WHAT THIS TASK INVOLVES:
Identify each line in the listing that contains the string "bbox" and copy those lines out in full.

— BEGIN —

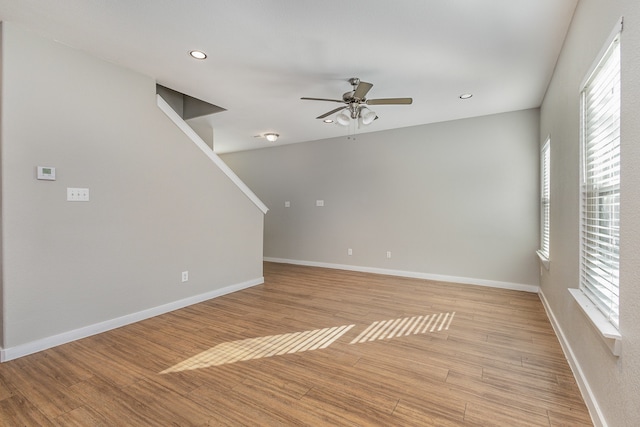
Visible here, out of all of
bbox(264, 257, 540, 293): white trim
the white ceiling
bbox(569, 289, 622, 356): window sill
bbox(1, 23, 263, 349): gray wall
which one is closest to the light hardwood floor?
bbox(1, 23, 263, 349): gray wall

— END —

WRITTEN RESPONSE:
bbox(264, 257, 540, 293): white trim
bbox(569, 289, 622, 356): window sill
bbox(1, 23, 263, 349): gray wall
bbox(1, 23, 263, 349): gray wall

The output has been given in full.